Pourrais-je être une œuvre d'art ? Fascination et répulsion pour l'art contemporain avec la star la plus extraterrestre d'Espagne.

Certains considèrent Samantha Hudson comme une bouffonne . Une aberration même. D'autres la considèrent comme une superstar de premier ordre . Une créature divine et surnaturelle que nous ne méritons pas. Une femme très intelligente, à l'apparence remarquable. Et aussi un être absurde. Elle le dit elle-même. Son succès est aussi mérité qu'improbable. Difficile à expliquer et impossible à ignorer. Il est là, point final. Samantha est comme l'art contemporain. Dans la série de podcasts Filmin, « Ne serai-je pas une œuvre d'art ? », elle pose cette question aux experts en art et aux artistes. Les réponses sont variées. Je ne sais pas si Samantha est une œuvre d'art, mais je sais qu'elle est la pure contemporanéité. Et elle sait ce qu'elle fait.
Écrit par Carlos Cuevas Sedano, Patricia Esteban Baena, David Navarro et Hudson elle-même, « Won't I Be a Work of Art ? » est un recueil de conversations avec des personnalités de l'art contemporain espagnol : directeurs de musées, critiques culturels, artistes, etc. La série débute, avec une grande finesse, avec l'agressif Abel Azcona, un personnage captivant capable de susciter à la fois fascination et répulsion. Les auteurs de « Won't I Be a Work of Art ? » savent que Samantha Hudson peut susciter les mêmes réactions. Ils sont également très intelligents et savent ce qu'ils font.

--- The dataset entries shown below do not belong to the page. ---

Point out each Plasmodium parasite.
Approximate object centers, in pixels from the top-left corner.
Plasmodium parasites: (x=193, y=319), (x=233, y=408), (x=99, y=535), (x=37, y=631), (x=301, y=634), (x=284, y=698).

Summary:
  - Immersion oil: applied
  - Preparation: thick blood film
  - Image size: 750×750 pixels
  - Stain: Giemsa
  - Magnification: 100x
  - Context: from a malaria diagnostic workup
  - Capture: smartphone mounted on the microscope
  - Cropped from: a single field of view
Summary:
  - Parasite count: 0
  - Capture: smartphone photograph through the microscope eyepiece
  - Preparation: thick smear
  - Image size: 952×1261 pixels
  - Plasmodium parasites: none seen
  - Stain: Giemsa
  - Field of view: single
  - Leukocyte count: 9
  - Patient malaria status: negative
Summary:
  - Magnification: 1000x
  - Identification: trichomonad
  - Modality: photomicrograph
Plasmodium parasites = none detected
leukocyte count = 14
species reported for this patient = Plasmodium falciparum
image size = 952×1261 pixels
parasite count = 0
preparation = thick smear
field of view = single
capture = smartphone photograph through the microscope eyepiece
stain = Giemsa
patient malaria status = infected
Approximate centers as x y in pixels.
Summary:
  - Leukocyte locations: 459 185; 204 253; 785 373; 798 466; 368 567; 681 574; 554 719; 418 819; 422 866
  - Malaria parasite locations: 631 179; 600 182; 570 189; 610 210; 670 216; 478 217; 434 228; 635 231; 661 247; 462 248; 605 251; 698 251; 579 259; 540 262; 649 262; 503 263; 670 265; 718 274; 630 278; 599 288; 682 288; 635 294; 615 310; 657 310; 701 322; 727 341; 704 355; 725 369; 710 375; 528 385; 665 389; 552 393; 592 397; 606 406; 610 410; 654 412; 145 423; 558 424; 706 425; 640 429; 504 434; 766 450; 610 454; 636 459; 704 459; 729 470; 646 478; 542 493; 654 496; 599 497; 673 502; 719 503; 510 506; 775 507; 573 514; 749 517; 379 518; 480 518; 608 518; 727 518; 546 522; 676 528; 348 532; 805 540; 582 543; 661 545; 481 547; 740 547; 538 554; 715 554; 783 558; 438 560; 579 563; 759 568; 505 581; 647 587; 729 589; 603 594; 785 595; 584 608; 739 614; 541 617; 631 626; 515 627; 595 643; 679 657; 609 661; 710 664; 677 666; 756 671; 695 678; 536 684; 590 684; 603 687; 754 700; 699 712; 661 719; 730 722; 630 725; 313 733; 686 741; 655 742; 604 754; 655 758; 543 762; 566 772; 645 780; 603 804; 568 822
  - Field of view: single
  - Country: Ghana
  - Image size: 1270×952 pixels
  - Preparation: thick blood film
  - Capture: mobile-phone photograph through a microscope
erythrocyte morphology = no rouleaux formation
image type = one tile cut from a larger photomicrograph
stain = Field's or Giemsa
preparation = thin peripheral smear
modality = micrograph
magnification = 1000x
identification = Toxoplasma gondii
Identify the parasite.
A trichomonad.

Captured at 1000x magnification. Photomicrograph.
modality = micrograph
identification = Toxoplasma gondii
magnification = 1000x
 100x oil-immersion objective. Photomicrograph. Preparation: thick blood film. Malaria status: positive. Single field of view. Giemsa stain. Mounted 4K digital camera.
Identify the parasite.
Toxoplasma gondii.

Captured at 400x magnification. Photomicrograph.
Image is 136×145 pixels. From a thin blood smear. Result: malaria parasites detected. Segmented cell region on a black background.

Qui pourrait être intéressé par une conversation vaste, intense et paternaliste sur l'art ? « Ne suis-je pas une œuvre d'art ? » évite l'érudition élitiste, mais évite aussi la banalisation et le clin d'œil à la belle-famille du genre « mon enfant de trois ans pourrait peindre ce tableau ». Samantha Hudson confronte certains de ses interviewés à ce commentaire de bar désormais classique et éculé. Elle le fait en blonde idiote qui, comme Dolly Parton, sait qu'elle n'est pas idiote (et qu'elle n'est pas blonde). Sa mission n'est pas de démolir l'art contemporain. Il y a plein d'idiots sur YouTube et Twitch pour ça, capables de débiter des commentaires embarrassants sur l'art pendant qu'on voit derrière eux des néons et, avec un peu de chance, une affiche de The Dark Knight .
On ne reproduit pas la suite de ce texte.